Com a ajuda dos estudantes, que formaram um cordão em frente ao portão de entrada, os terceirizados impediram que fosse batido o ponto e atrasaram o início de suas atividades até que lhes fosse pago o que era devido. Não demorou uma hora para que os responsáveis da UFPR e da empresa RCS, que opera na universidade a cerca de três messes, aparecessem. A primeira desculpa dada foi de que a empresa estava com pouco caixa devido a falta de pagamentos de outros órgãos públicos onde opera, mesmo que a UFPR tenha pago em dia. Passaram depois a tentar coagir os estudantes tirando fotos e dizendo que os trabalhadores receberiam multas pelo piquete. Não tiveram sucesso.
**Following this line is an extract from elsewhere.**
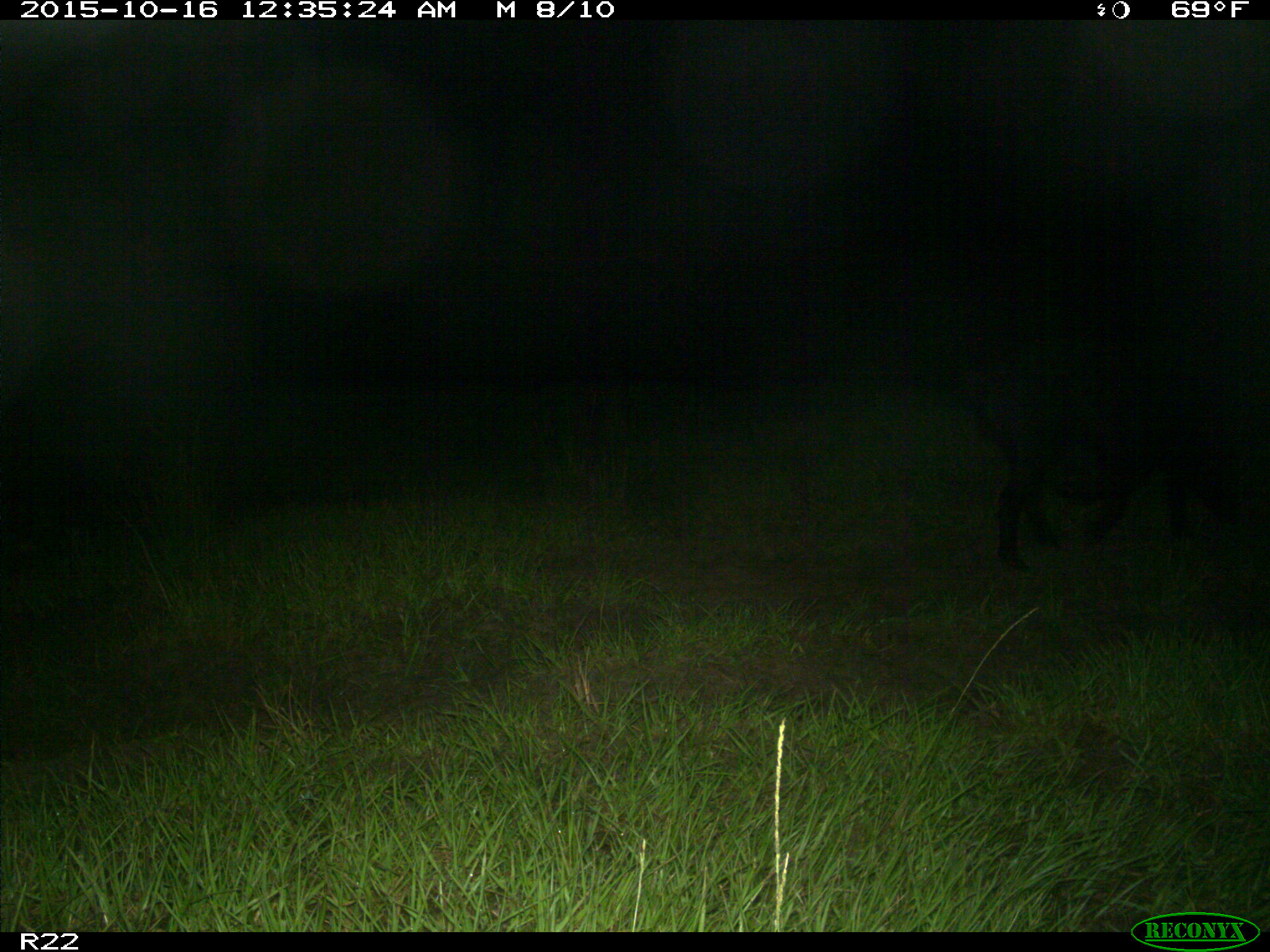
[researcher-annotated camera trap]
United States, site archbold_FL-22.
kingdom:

Os trabalhadores se negaram a retomar o trabalho até que fosse depositado o pagamento, o que aconteceu depois de quatro horas e meia de piquete. Regozijantes com a vitória, os trabalhadores e estudantes comemoraram. Em suas falas deixaram claro que a vitória só foi possível com a luta conjunta de ambas as categorias e que o atraso em seu salário era consequência da politica tanto da empresa quanto do Estado, que constantemente sucateia e ataca seus direitos fundamentais. Os estudantes ainda afirmaram que se houvesse qualquer tipo de demissão, corte de salário ou multa em decorrência da mobilização, eles voltariam em maior número e fariam a empresa se arrepender.

“Hoje viemos aqui exigir o mínimo apenas, só aquilo que já foi acordado, o salário, sem o qual não temos como viver. Amanhã iremos exigir o aumento [o salário atual é de 1.104 em média], a insalubridade [auxílio que não recebem embora tenham direito], a possibilidade de todos comerem no Restaurante Universitário e muito mais. Juntos podemos conquistar todas as nossas pautas”, disse um estudante.